## Task statement
Rewrite the records starting with the line that contains "Given what you" and going on through the end of the records, replacing "countertop" with "worktop" and leaving everything else unchanged.

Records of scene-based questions
########################################

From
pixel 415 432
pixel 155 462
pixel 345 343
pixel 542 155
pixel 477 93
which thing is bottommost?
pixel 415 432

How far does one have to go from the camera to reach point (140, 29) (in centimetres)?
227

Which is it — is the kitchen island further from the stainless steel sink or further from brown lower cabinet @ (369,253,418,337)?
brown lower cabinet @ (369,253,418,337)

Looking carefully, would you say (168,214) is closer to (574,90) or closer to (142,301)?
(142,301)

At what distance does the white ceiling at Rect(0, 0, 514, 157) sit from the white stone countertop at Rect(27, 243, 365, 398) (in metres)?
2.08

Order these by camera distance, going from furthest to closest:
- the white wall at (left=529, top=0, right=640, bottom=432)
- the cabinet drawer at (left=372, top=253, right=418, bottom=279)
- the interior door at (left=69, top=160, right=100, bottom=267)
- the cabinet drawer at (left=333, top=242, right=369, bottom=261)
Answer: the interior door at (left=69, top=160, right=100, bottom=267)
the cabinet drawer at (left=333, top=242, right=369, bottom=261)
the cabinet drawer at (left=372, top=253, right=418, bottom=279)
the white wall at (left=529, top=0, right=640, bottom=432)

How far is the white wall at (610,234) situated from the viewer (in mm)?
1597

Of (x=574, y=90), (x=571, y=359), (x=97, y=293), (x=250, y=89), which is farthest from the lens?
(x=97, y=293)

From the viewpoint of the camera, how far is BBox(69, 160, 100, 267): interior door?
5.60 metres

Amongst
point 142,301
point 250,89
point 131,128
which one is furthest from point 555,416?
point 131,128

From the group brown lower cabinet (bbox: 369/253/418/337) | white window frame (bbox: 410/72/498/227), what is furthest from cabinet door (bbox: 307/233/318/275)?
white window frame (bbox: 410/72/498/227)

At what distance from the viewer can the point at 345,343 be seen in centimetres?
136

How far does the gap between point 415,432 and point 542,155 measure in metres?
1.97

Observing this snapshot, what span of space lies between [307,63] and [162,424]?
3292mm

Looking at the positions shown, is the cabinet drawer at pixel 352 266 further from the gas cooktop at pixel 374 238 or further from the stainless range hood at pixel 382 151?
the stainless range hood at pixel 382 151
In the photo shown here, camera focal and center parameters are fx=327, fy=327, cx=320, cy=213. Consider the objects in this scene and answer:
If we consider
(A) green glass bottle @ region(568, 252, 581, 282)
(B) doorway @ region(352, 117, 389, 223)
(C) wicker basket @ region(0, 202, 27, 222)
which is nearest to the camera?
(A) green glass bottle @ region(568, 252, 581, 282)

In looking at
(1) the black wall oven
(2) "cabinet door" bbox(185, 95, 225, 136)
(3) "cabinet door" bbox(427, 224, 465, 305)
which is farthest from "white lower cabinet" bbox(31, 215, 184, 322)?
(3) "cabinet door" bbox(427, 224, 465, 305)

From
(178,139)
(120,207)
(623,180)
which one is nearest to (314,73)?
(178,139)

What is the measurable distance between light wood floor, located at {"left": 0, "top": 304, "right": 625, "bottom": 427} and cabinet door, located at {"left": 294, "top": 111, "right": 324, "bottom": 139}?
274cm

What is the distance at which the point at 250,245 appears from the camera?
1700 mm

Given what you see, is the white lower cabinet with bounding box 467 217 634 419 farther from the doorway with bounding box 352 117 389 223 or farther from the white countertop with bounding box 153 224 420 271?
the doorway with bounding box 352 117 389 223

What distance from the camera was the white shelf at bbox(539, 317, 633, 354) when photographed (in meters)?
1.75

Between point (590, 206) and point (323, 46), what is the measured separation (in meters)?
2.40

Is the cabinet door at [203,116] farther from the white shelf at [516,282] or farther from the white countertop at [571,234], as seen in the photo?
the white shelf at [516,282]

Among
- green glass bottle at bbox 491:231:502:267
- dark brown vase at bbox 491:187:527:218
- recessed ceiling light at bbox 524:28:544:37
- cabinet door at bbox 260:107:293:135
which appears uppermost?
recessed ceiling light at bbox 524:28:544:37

########################################

## Completed task
Given what you see, is the white lower cabinet with bounding box 467 217 634 419 farther from the doorway with bounding box 352 117 389 223 or farther from the white worktop with bounding box 153 224 420 271?
the doorway with bounding box 352 117 389 223

What distance from the camera was the white shelf at bbox(539, 317, 633, 354) when photographed (in meters)?
1.75

Between point (590, 206) and point (323, 46), what is the measured separation (in meters)?
2.40

Is the cabinet door at [203,116] farther from the white shelf at [516,282] or farther from the white worktop at [571,234], as seen in the photo?
the white shelf at [516,282]

Among
- green glass bottle at bbox 491:231:502:267
- dark brown vase at bbox 491:187:527:218
- recessed ceiling light at bbox 524:28:544:37
- cabinet door at bbox 260:107:293:135
which appears uppermost?
recessed ceiling light at bbox 524:28:544:37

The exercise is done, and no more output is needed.